Equity Ownership. Interesting enough are the statistics about the ownership which is one of the variables of

interest for the Hypothesis 3. It is one of the two variables that the average in the sample of extremely lowleveraged firms is not statistically different from the average in the reference groups (tstatistics equals to -1.38). The management’s ownership is relatively low: on average 3.03% of total equity of zero or almost zero-leveraged firms. The average of management’s ownership in the reference groups’ sample is 3.94% and 3.57% in the whole sample.
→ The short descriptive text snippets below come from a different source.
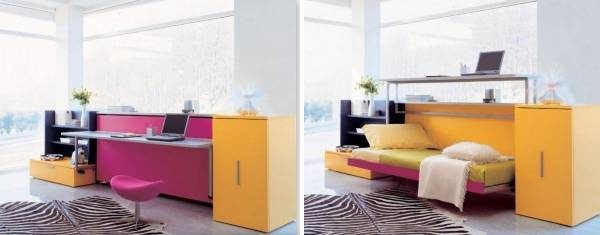 А здесь спальное место легко трансформируется в рабочий стол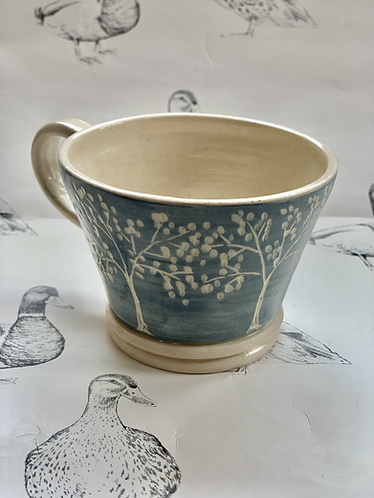 Tree small tea cup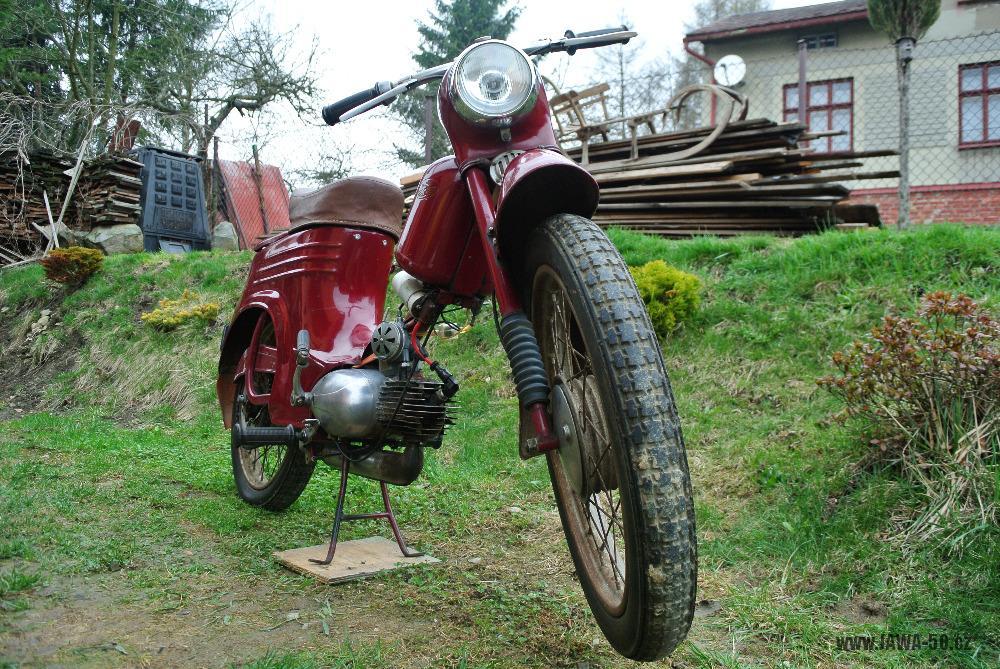 Motocykl Jawa 555 Pionýr (pionier) z roku 1959 v původním stavu - pneumatika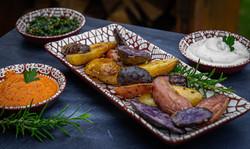 Bunte Kartoffeln mit dreierlei Dips
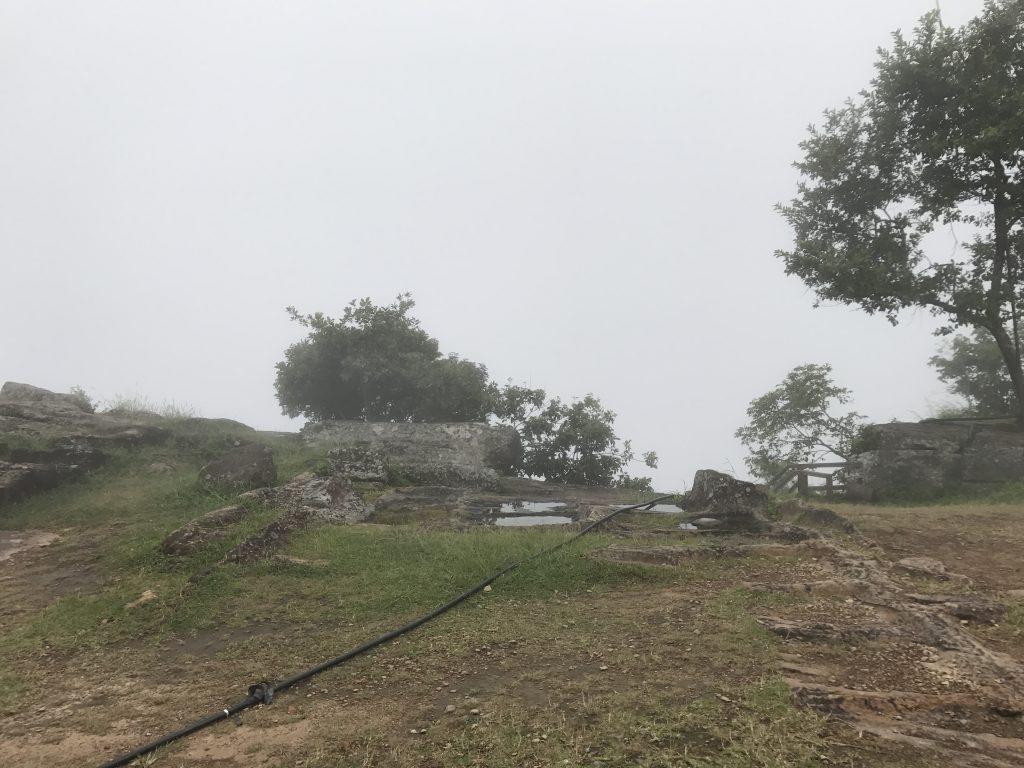 プレアヴィヒア崖に続く道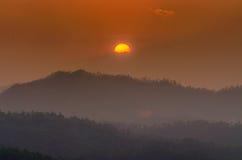 Die Sonnenuntergangzeit und -berg bei Wat Phra That Doi Kong MU Lizenzfreies Stockfoto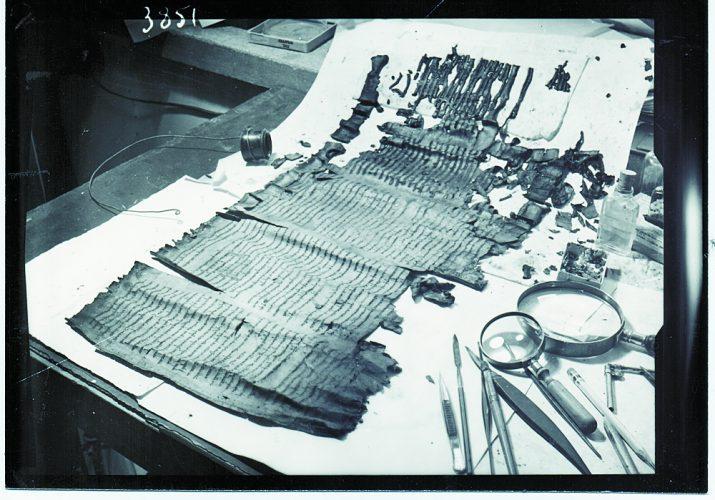 מגילה חיצונית לבראשית (צילום: באדיבות מוזיאון ישראל)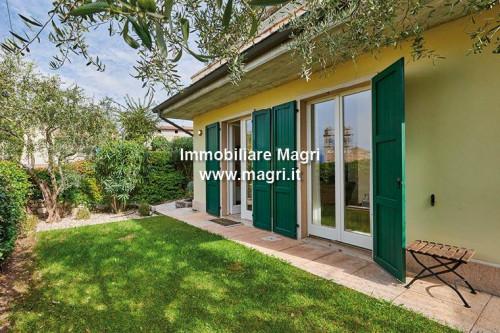 Casa singola in Vendita a Torri del Benaco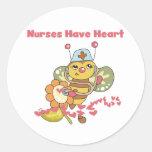 Las enfermeras tienen pegatinas del corazón etiquetas redondas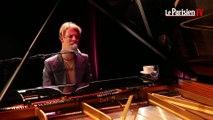 Tom Odell chante « Constellations » pour Le Parisien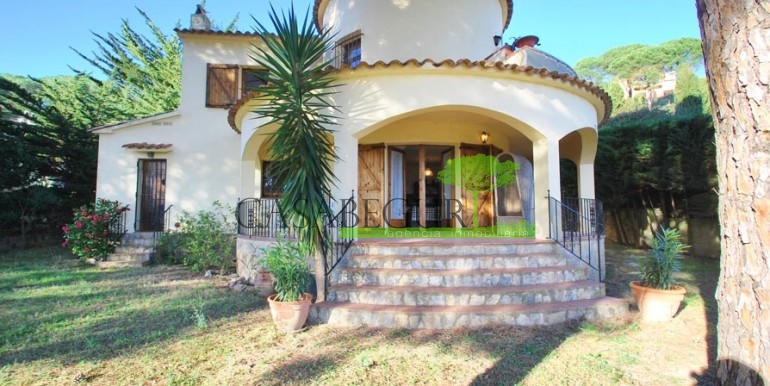 ref-1084-sale-house-es-valls-sa-riera-sea-views-costa-brava-casabegur2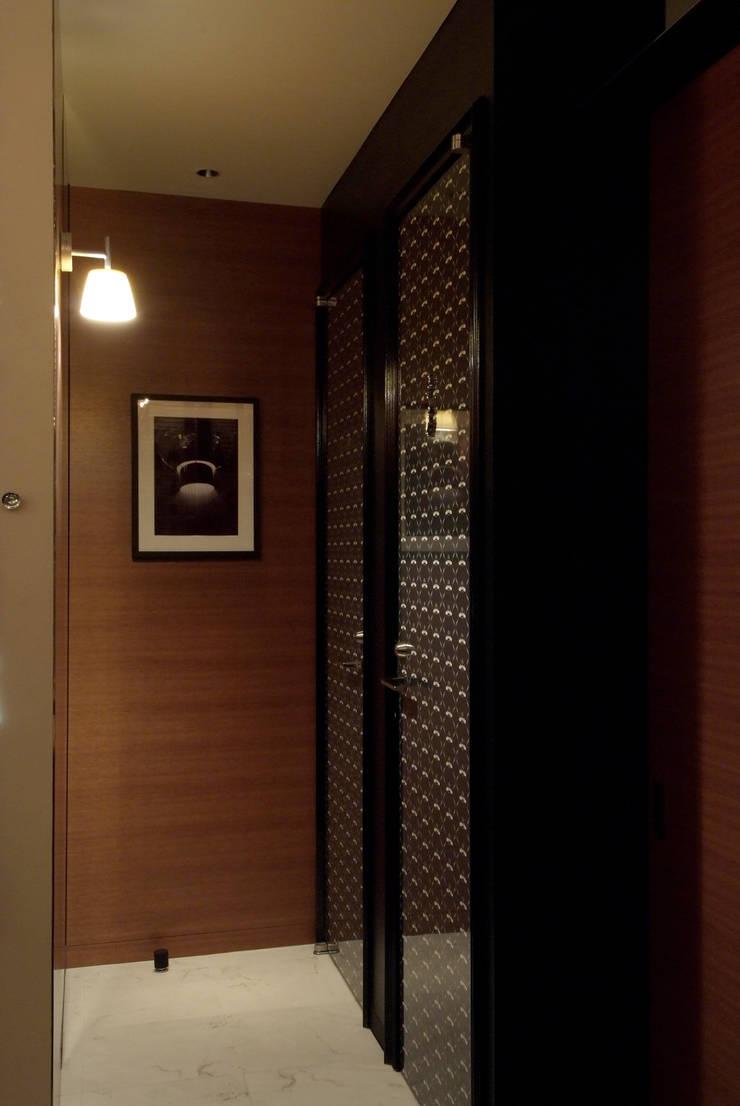 トイレ通路: Shigeo Nakamura Design Officeが手掛けたオフィススペース&店です。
SA Index. What is more, on average the zero or almost zero-leveraged companies are the most financially

constrained compared to the whole sample and their reference groups. Still, firms in the the reference groups are more financial constrained compared to the whole sample. The dynamics of the SA Index show that firms that have zero or almost zero debt level have a slight increase in the SA Index in the year that they become extremely low-leveraged. However, later they become less financially constrained. What is more, the SA Index varies less in the sample of zero or almost zero-leveraged firms: minimum value that the SA Index obtains is -4.4843 and the maximum value 2.2271 (the values in the whole sample ranges between -4.6380 and 4.0674).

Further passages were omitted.